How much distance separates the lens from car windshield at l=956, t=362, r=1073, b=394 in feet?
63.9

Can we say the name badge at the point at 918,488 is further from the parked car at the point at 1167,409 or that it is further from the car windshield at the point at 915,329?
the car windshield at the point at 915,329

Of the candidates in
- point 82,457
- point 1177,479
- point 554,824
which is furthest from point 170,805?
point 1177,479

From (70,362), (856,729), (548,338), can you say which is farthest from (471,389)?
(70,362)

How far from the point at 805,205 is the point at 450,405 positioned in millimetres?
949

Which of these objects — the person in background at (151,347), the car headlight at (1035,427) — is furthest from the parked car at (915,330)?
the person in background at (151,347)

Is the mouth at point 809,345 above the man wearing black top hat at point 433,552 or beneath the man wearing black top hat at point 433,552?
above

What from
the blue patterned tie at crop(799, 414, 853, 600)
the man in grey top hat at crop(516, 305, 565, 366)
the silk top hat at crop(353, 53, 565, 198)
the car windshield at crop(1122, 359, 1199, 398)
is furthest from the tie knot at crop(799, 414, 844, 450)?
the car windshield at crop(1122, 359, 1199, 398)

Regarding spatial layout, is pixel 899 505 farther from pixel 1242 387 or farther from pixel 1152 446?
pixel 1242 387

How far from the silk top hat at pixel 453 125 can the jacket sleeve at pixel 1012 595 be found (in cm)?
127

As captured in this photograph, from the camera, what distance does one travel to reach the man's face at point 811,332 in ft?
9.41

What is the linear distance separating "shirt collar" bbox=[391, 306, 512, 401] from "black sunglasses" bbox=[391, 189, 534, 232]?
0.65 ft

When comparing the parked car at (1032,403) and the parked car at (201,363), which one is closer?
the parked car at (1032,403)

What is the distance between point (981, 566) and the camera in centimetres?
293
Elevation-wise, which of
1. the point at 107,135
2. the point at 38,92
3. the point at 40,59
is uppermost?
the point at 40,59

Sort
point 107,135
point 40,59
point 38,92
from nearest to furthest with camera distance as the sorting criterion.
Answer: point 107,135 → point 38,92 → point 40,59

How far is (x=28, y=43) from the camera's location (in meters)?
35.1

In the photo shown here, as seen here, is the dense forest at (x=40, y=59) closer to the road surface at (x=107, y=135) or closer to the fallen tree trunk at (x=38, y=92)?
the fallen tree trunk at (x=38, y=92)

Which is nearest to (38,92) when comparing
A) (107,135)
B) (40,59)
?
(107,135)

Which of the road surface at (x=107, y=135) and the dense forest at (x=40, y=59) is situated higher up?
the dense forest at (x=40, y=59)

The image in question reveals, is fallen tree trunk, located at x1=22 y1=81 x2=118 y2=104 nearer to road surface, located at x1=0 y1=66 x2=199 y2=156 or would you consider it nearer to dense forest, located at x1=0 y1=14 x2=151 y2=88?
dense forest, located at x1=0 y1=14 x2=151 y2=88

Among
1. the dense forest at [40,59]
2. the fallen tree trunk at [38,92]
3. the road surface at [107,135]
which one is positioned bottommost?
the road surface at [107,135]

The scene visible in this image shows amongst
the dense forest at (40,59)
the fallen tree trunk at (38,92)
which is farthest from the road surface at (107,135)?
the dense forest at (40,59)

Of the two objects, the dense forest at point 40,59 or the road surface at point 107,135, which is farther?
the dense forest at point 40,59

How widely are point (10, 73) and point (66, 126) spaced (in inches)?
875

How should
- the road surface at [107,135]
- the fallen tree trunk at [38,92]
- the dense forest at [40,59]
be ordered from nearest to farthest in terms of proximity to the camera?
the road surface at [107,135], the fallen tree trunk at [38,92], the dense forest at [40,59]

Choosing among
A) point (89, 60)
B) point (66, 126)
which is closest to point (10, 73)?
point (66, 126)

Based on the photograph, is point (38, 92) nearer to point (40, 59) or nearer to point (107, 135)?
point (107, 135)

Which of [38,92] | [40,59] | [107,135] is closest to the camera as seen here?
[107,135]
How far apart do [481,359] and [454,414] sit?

########

> **Given exercise**:
From the records above, extract every line exactly as it stands.

> **Response**:
How much distance separates the lens from car windshield at l=956, t=362, r=1073, b=394 in feet?
63.9

Can we say the name badge at the point at 918,488 is further from the parked car at the point at 1167,409 or that it is further from the car windshield at the point at 915,329?
the car windshield at the point at 915,329

Of the candidates in
- point 82,457
- point 1177,479
- point 554,824
which is furthest from point 170,805?
point 1177,479

From (70,362), (856,729), (548,338), can you say which is farthest from (471,389)?
(70,362)

How far from the point at 805,205 is the point at 450,405 positioned in millimetres?
949

Which of these objects — the person in background at (151,347), the car headlight at (1035,427) — is furthest from the parked car at (915,330)?
the person in background at (151,347)

Is the mouth at point 809,345 above the man wearing black top hat at point 433,552 or beneath the man wearing black top hat at point 433,552?
above

What from
the blue patterned tie at crop(799, 414, 853, 600)
the man in grey top hat at crop(516, 305, 565, 366)
the silk top hat at crop(353, 53, 565, 198)
the car windshield at crop(1122, 359, 1199, 398)
is furthest from the tie knot at crop(799, 414, 844, 450)?
the car windshield at crop(1122, 359, 1199, 398)

Regarding spatial layout, is pixel 899 505 farther from pixel 1242 387 or farther from pixel 1152 446?
pixel 1242 387

How far from the silk top hat at pixel 453 125 can the jacket sleeve at pixel 1012 595 be found (in cm)?
127

As captured in this photograph, from the camera, what distance does one travel to reach the man's face at point 811,332 in ft?
9.41

What is the linear distance separating "shirt collar" bbox=[391, 306, 512, 401] from "black sunglasses" bbox=[391, 189, 534, 232]?
0.65 ft

When comparing the parked car at (1032,403) and the parked car at (201,363), which one is closer?
the parked car at (1032,403)

What is the distance between point (981, 566) and the camera in centimetres?
293
Elevation-wise, which of
1. the point at 107,135
2. the point at 38,92
3. the point at 40,59
is uppermost?
the point at 40,59

Sort
point 107,135
point 40,59
point 38,92
from nearest to furthest with camera distance as the sorting criterion.
Answer: point 107,135 → point 38,92 → point 40,59

How far is (x=28, y=43) from the camera's location (in meters)?
35.1

In the photo shown here, as seen here, is the dense forest at (x=40, y=59) closer to the road surface at (x=107, y=135) or closer to the fallen tree trunk at (x=38, y=92)?
the fallen tree trunk at (x=38, y=92)

Which is nearest to (38,92) when comparing
A) (107,135)
B) (40,59)
?
(107,135)

Which of the road surface at (x=107, y=135) and the dense forest at (x=40, y=59) is situated higher up?
the dense forest at (x=40, y=59)

The image in question reveals, is fallen tree trunk, located at x1=22 y1=81 x2=118 y2=104 nearer to road surface, located at x1=0 y1=66 x2=199 y2=156 or would you consider it nearer to dense forest, located at x1=0 y1=14 x2=151 y2=88?
dense forest, located at x1=0 y1=14 x2=151 y2=88

Among
1. the dense forest at [40,59]
2. the fallen tree trunk at [38,92]
3. the road surface at [107,135]
which one is positioned bottommost?
the road surface at [107,135]

The scene visible in this image shows amongst
the dense forest at (40,59)
the fallen tree trunk at (38,92)
which is farthest from the road surface at (107,135)?
the dense forest at (40,59)

Of the two objects, the dense forest at point 40,59 or the road surface at point 107,135, which is farther?
the dense forest at point 40,59

How widely are point (10, 73) and point (66, 126) spaced (in inches)?
875

How should
- the road surface at [107,135]
- the fallen tree trunk at [38,92]
- the dense forest at [40,59]
be ordered from nearest to farthest in terms of proximity to the camera?
the road surface at [107,135], the fallen tree trunk at [38,92], the dense forest at [40,59]

Choosing among
A) point (89, 60)
B) point (66, 126)
which is closest to point (10, 73)?
point (66, 126)

Based on the photograph, is point (38, 92) nearer to point (40, 59) or nearer to point (107, 135)?
point (107, 135)

Which of [38,92] | [40,59] | [107,135] is closest to the camera as seen here?
[107,135]
How far apart do [481,359] and [454,414] sit?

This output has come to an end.